SHORT EXERCISE
Rewrite the material below with "path" swapped for "walkway", leaving everything else the same.

[START THE INPUT]

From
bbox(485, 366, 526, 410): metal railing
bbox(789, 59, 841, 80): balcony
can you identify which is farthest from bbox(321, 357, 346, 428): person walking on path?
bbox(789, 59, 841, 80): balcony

[END THE INPUT]

IN RESPONSE
From
bbox(485, 366, 526, 410): metal railing
bbox(789, 59, 841, 80): balcony
can you identify which is farthest from bbox(321, 357, 346, 428): person walking on walkway?
bbox(789, 59, 841, 80): balcony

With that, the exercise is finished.